▸ **Task directions**
Among the records below, find each line bearing the word "magnitude" and copy it.

▸ **Provided records**
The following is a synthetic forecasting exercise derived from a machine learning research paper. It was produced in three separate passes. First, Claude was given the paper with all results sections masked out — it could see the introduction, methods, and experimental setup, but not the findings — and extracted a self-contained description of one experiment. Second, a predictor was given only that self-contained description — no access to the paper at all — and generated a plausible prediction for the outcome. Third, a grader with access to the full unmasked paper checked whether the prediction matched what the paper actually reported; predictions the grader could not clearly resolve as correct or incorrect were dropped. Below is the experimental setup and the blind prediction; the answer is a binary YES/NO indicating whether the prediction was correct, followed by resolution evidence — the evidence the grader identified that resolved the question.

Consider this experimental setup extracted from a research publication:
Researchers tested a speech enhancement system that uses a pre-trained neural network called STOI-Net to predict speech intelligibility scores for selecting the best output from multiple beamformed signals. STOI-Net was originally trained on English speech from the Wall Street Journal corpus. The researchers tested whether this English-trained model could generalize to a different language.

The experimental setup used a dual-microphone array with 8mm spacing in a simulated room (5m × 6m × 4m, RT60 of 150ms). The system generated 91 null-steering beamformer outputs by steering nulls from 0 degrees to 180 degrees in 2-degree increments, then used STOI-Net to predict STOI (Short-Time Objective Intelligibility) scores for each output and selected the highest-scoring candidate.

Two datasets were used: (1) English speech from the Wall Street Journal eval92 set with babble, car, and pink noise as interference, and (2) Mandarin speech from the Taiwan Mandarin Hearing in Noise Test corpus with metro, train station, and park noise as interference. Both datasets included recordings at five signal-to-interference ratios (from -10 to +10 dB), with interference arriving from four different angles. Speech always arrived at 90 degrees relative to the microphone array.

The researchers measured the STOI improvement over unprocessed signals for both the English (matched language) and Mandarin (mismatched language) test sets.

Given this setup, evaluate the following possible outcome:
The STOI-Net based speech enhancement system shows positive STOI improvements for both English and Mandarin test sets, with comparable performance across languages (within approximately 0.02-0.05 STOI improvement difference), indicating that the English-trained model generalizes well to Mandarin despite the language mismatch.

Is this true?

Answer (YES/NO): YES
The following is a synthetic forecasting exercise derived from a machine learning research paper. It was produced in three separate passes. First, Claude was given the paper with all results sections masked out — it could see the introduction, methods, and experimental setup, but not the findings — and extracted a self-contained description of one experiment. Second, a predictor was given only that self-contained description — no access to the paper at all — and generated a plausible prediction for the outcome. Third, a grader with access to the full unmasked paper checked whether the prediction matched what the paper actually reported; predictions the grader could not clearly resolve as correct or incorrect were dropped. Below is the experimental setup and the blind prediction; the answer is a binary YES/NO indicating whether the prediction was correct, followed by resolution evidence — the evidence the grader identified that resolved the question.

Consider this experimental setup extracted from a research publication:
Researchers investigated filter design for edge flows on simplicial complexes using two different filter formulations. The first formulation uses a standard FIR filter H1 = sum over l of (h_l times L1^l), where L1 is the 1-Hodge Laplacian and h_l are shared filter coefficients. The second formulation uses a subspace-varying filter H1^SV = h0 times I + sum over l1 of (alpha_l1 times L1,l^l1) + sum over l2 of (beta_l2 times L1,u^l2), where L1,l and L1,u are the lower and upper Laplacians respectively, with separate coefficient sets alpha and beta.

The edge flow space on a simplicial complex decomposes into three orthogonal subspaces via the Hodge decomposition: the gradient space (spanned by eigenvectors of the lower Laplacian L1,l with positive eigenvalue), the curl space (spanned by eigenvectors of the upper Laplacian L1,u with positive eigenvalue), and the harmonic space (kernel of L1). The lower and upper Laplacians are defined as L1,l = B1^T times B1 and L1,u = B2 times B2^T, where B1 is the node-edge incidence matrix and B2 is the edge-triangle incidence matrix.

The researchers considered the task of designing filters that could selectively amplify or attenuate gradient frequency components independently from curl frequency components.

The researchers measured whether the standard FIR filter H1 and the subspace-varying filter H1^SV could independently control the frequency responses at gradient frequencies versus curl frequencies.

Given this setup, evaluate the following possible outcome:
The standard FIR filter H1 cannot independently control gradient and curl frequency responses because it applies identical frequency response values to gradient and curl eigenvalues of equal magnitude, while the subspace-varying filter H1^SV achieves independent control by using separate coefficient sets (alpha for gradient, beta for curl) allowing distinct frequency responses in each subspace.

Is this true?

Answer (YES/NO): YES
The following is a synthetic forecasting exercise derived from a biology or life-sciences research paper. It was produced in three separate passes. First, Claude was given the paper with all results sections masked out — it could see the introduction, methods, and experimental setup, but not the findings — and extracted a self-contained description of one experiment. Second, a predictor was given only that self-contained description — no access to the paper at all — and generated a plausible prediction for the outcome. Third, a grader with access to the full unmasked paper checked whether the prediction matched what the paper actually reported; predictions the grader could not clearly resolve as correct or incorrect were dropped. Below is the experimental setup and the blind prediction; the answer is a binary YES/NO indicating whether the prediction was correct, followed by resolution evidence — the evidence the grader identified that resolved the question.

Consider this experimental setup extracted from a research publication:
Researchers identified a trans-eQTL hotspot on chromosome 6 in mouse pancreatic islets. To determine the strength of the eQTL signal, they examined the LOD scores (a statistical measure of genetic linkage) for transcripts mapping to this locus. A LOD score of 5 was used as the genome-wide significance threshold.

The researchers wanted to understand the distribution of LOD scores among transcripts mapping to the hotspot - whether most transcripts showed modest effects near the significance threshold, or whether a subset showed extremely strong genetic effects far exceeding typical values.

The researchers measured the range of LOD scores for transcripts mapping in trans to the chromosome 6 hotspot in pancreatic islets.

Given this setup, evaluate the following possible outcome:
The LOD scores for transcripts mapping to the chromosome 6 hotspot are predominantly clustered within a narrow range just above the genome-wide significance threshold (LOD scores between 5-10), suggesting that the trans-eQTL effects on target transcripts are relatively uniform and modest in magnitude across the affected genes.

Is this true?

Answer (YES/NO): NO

▸ **Task solution**
The standard FIR filter H1 cannot independently control gradient and curl frequency responses because it applies identical frequency response values to gradient and curl eigenvalues of equal magnitude, while the subspace-varying filter H1^SV achieves independent control by using separate coefficient sets (alpha for gradient, beta for curl) allowing distinct frequency responses in each subspace.
The LOD scores for transcripts mapping to the chromosome 6 hotspot are predominantly clustered within a narrow range just above the genome-wide significance threshold (LOD scores between 5-10), suggesting that the trans-eQTL effects on target transcripts are relatively uniform and modest in magnitude across the affected genes.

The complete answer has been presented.